Our first sign of a different culture came at the baggage claim, where the suitcases were neatly stacked side by side like slices of wonder bread, a distinct change from the typical goulash of bags at every other airport I’ve been to. The second sign came in the restroom, with a menu of buttons promising “cleansing”, “drying”, and even “privacy”, which a note explained would initiate a series of recorded flushing sounds designed to cover other, more embarrassing sounds. America – where your grade school buddies congratulate you from the next stall if you’re able to make the restroom uninhabitable – this is not.
—- next day —-
A recurring add on the subway screens shows a row of excited commuters, each jostling elbows with the others as they tap away at games on their phones. Then, a reset, and a woman calmly reading a Kindle, each page-changing tap smooth and serene. An American would see the message as “books are boring”, but here the serene is the obviously-positive alternative to the immature video-gaming commuters.

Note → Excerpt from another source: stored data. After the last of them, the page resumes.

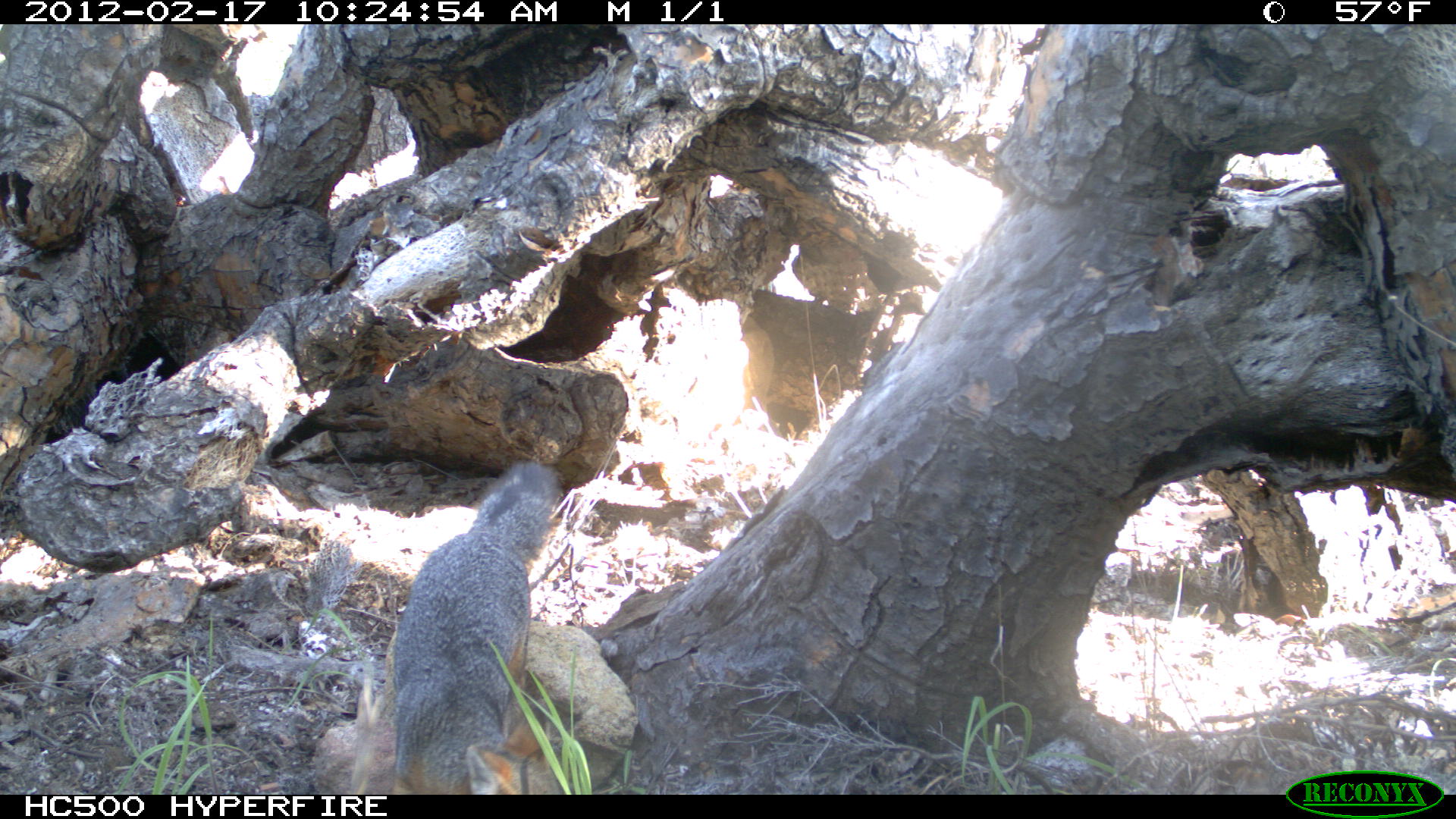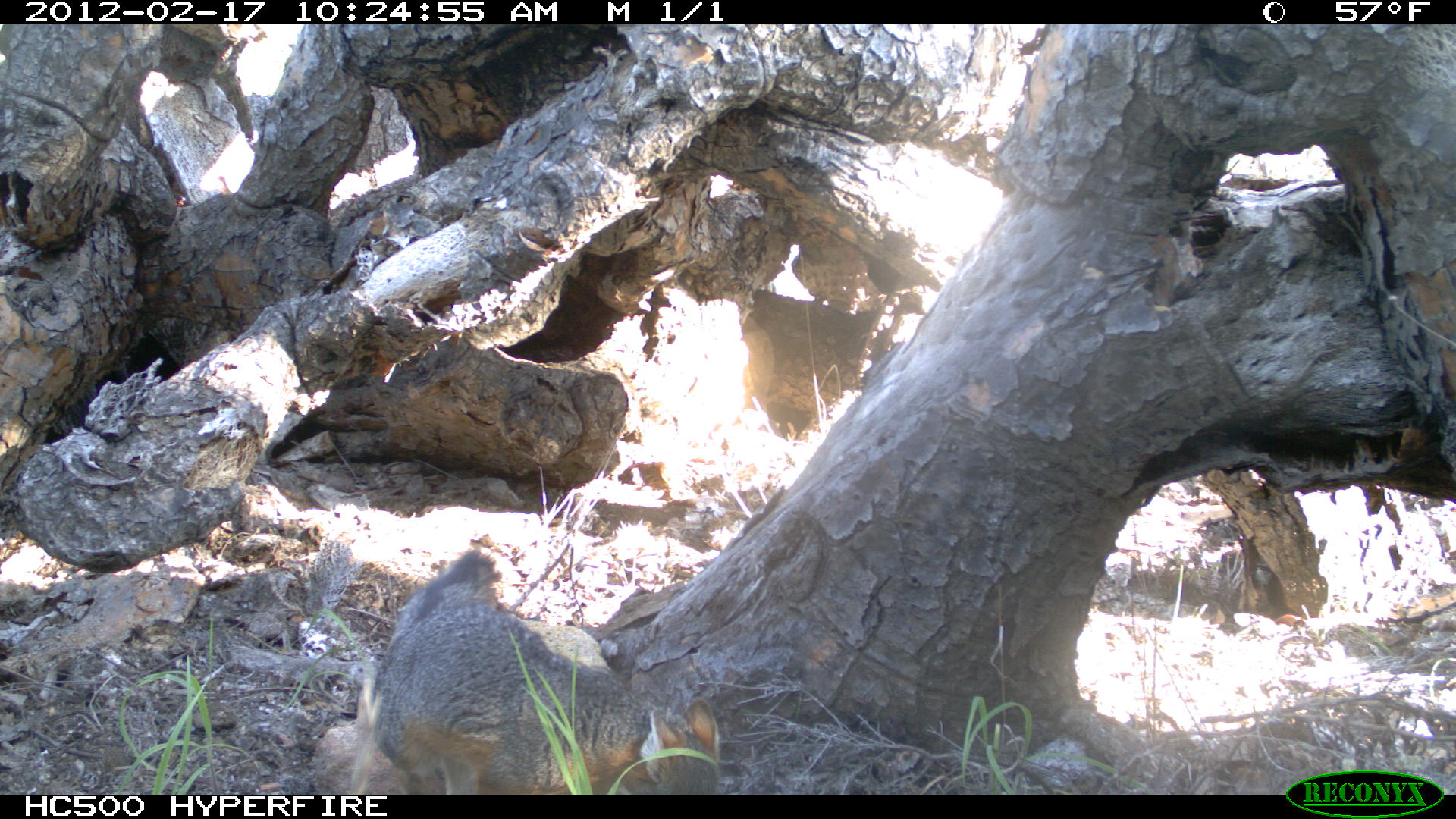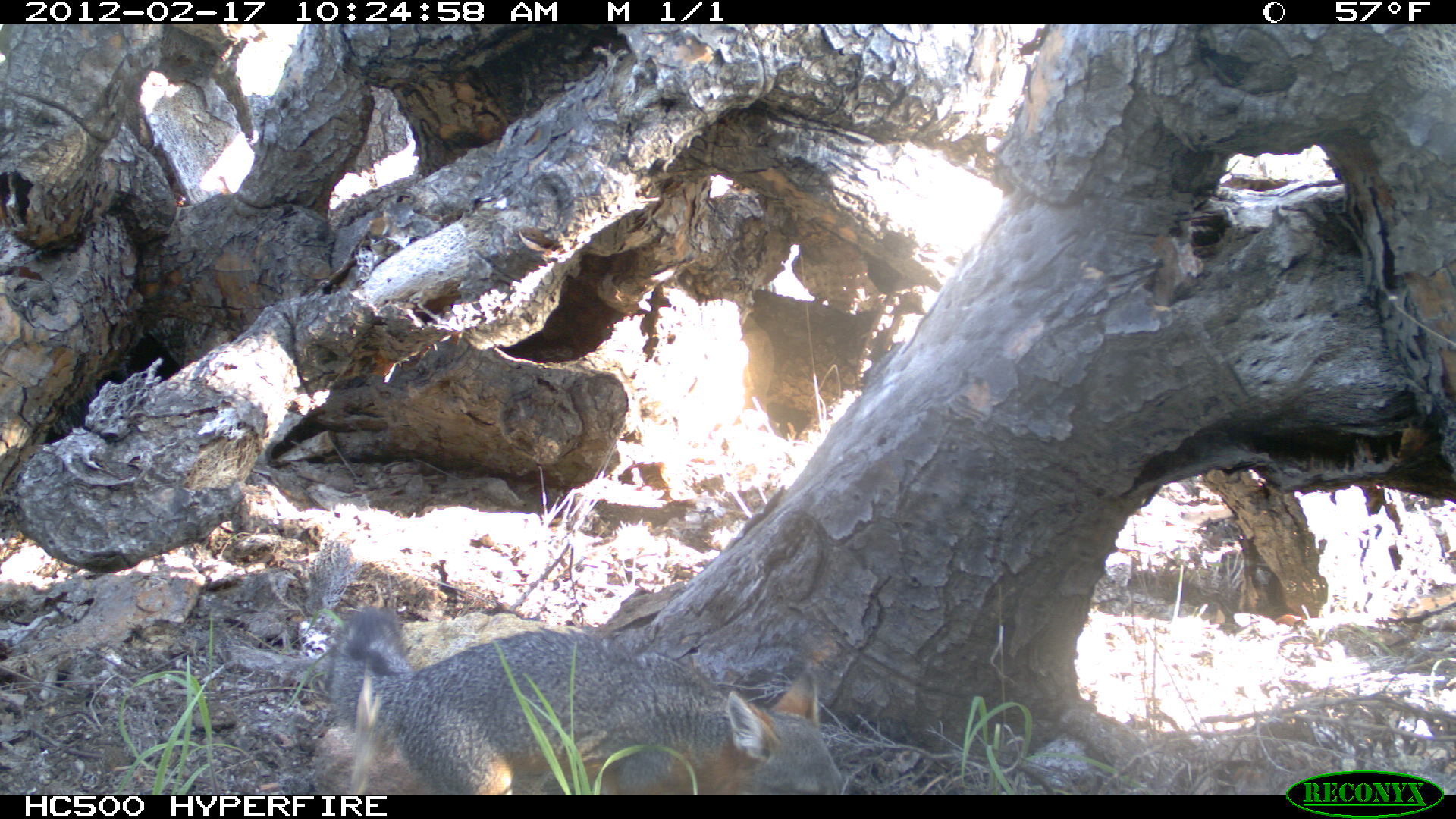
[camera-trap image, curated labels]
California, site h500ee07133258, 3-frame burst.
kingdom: Animalia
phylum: Chordata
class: Mammalia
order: Carnivora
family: Canidae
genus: Urocyon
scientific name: Urocyon littoralis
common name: island fox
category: fox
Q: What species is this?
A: Fox (island fox) (Urocyon littoralis).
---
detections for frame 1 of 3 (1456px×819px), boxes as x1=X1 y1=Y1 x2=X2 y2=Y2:
fox: x1=389 y1=459 x2=563 y2=792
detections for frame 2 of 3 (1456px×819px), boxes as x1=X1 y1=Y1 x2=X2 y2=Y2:
fox: x1=350 y1=548 x2=722 y2=793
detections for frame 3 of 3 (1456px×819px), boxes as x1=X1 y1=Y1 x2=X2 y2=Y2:
fox: x1=328 y1=604 x2=849 y2=794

The streets this morning were so quiet we could hear the nearby crows greeting the day.
A few cars passed, and a few bicycles, and a few pedestrians. All were whisper quiet, even the delivery van, which hummed softly on an electric motor.
The subway where I write has only the sounds of station announcements and the wheels on the track beneath us. We arrive as if in a population struck mute. I begin to understand both the peace and loneliness of Tokyo.